Records supplied Start Marker

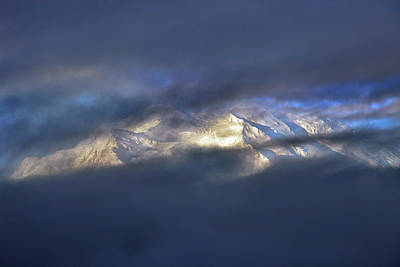 Photograph - Denali  by Rick Berk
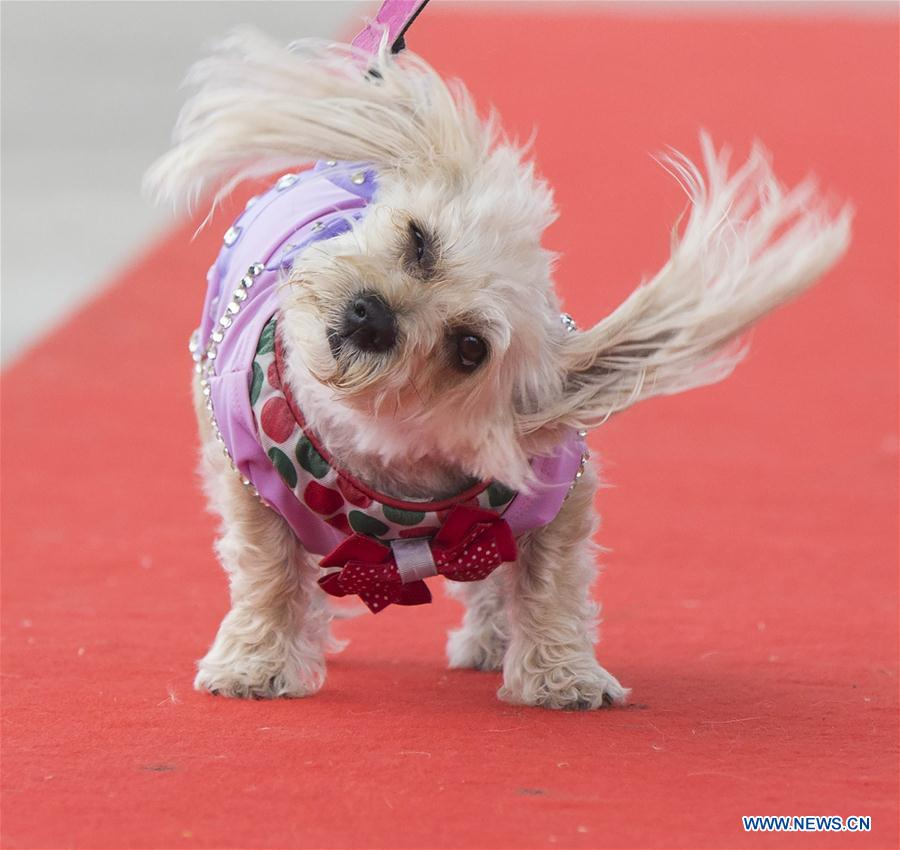 In pics: fashion show of 2018 Woofstock in Toronto, Canada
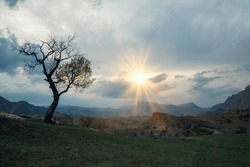 Quiet and peaceful panoramic view of beautiful big green tree at sunset growing alone in spring field on a cliff.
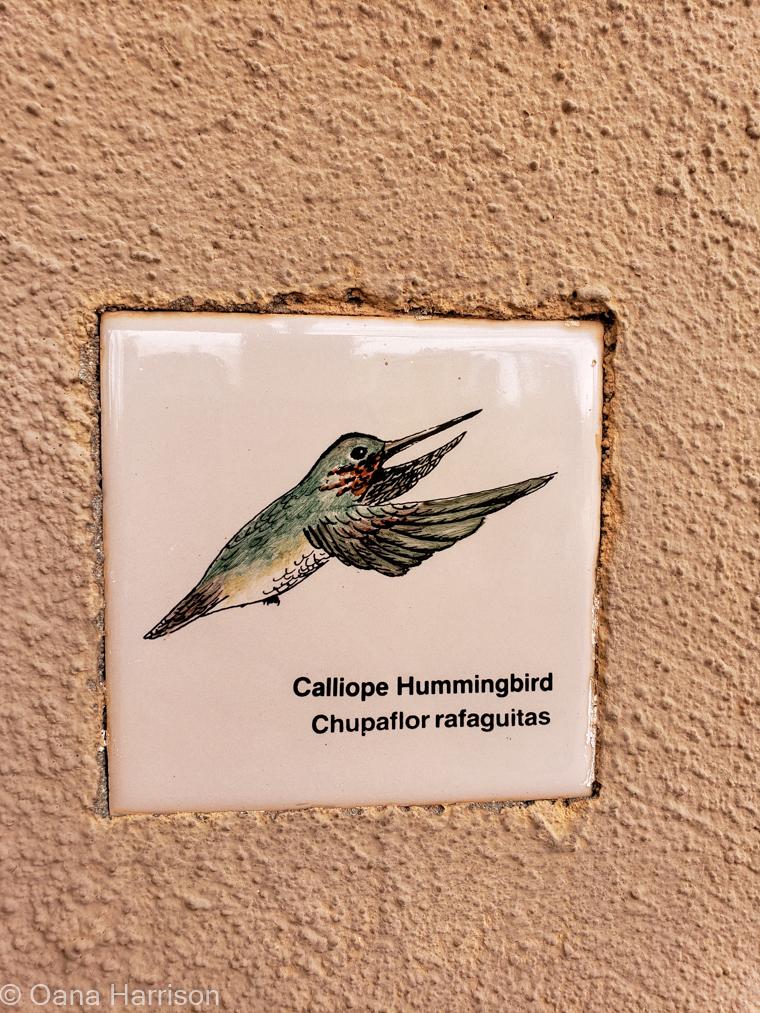 Saguaro West Arizona hummingbird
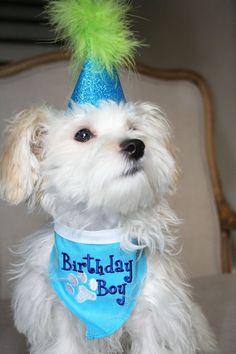 Dog Puppy Birthday Bandana- Blue
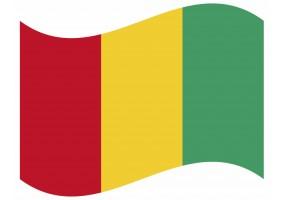 sticker drapeau Flottant Guinée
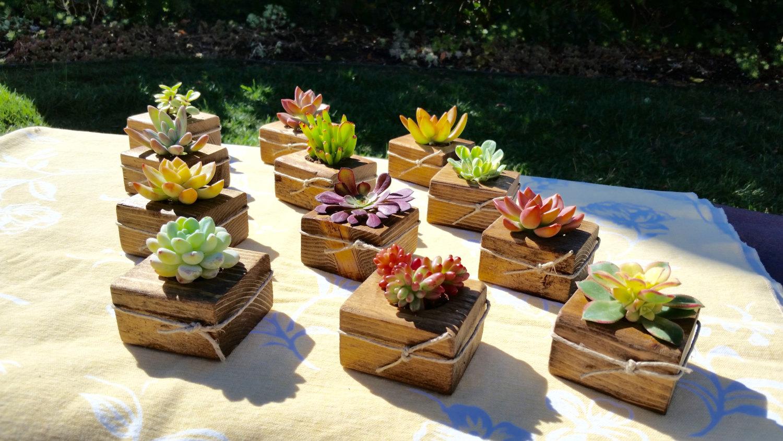 Vasetti creativi con le piante grasse! 20 idee originali per ispirarvi ...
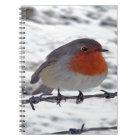 Robin Redbreast Notebook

Records supplied End Marker

=== Required work ===
Write out the whole listing exactly. Do not include the pictures.

=== Result for this exercise ===
 Photograph - Denali  by Rick Berk
 In pics: fashion show of 2018 Woofstock in Toronto, Canada
 Quiet and peaceful panoramic view of beautiful big green tree at sunset growing alone in spring field on a cliff.
 Saguaro West Arizona hummingbird
 Dog Puppy Birthday Bandana- Blue
 sticker drapeau Flottant Guinée
 Vasetti creativi con le piante grasse! 20 idee originali per ispirarvi ...
 Robin Redbreast Notebook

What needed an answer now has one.